Seeing your wife being wheeled in to an operating theatre is not a nice experience. Knowing that 10 minutes after she’s disappeared from view you’ll be asked by a middle aged nurse to follow her to the “Masturbatorium” where she points out the wet wipes and a whole range of Paul Raymond literature doesn’t do much for your nerves either! Anyway, under a huge amount of pressure I had to produce a “sample” which any IVF dad will tell you is an experience which an small unfortunate few, will have to endure, and one I’d not wish on anyone.
But wait… it doesn’t stop there!
Failure to produce a sample will result in “Assisted Sperm Removal”. Although this sounds like an interesting route, once you understand that “Assisted Sperm Removal” involves a large needle into one of your nuts in order to extract your little swimmers, you soon blank your mind and get to work!
Lets Rewind A Bit
How did we get to this point? Well after trying to conceive naturally for approximately 18 months, we both headed to our local GP to get checked over (to a fair bit of protest by me, because I’m a man and we don’t like going to GP’s over anything).
Initially it was a relief to hear that were both producing mighty fine swimmers and eggs, but just as annoying was the fact that because there was nothing identifiable as to why we weren’t conceiving, it meant we didn’t know how to address the issue.
After months of consultation, tests and 2 failed IVF attempts (which truly test the strength of any relationship) we took a year off, relaxed, got married and then decided to try again. This time we were conscious of being healthy but not anal like the last two times. We drank the occasional drink, rode bikes, wore regular boxers and basically just lived like we normally do.
While exiting “the room”, slightly red faced, I was offered a cup off coffee while they finished collecting the eggs before going through the mechanics of the portable fridge that was to be handed over to me. Jumping in the car, plugging the fridge into the car to ensure it had power, I drove the 45 minute route to the hospital where the magic would take place.

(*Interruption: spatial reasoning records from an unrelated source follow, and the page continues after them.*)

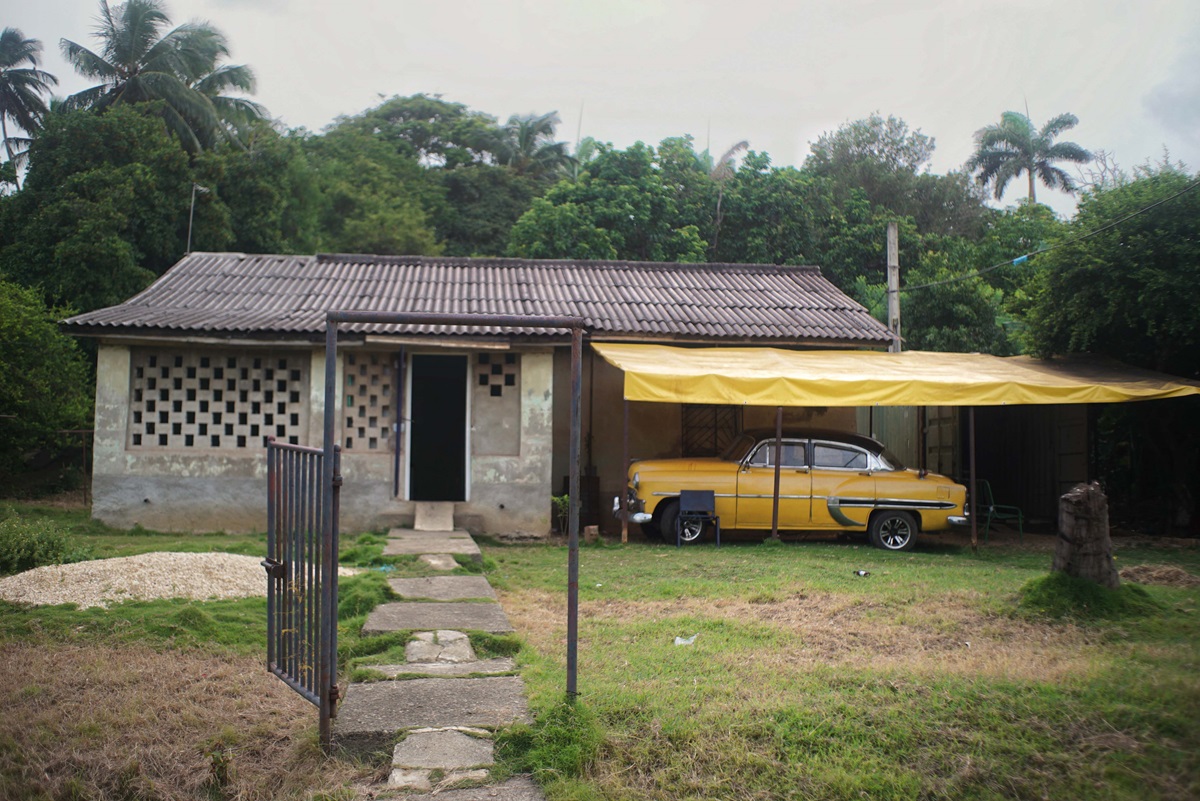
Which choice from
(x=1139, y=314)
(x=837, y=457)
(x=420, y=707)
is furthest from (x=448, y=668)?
(x=1139, y=314)

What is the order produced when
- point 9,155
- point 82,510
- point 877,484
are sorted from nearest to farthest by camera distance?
1. point 877,484
2. point 82,510
3. point 9,155

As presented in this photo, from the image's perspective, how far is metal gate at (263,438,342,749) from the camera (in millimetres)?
4738

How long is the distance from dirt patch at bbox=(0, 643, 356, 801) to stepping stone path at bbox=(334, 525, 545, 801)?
0.28 metres

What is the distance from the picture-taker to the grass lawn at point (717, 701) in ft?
14.2

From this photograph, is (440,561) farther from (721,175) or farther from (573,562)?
(721,175)

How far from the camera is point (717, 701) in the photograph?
5.09 meters

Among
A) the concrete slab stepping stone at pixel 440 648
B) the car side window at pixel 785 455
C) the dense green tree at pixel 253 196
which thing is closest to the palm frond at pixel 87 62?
the dense green tree at pixel 253 196

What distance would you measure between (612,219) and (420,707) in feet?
67.1

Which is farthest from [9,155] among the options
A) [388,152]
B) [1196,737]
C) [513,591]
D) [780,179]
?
[1196,737]

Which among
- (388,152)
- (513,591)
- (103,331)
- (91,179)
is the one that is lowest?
(513,591)

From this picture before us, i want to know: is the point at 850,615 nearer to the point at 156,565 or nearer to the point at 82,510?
the point at 156,565

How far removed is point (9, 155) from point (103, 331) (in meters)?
14.7

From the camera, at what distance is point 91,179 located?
18875mm

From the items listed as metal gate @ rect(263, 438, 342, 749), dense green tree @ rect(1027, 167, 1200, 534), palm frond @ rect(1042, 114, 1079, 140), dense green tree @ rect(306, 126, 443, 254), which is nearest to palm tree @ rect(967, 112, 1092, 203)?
palm frond @ rect(1042, 114, 1079, 140)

Just one more wait entailed as they inspected my swimmers to ensure they were of good quality. If not then “Assisted Sperm Removal” was just around the corner. Happily everything was fine and so I celebrated with a sausage butty before heading back to meet Jane as she awoke from her drugs.
A little worse for wear, we got home, Jane whacked her feet up on the couch as I ran around after her for the next 24 hours. Cuppa’s, Lunch, TV remote etc..
Now we just have to wait again. Fingers, toes and eyes crossed, this time round will be successful.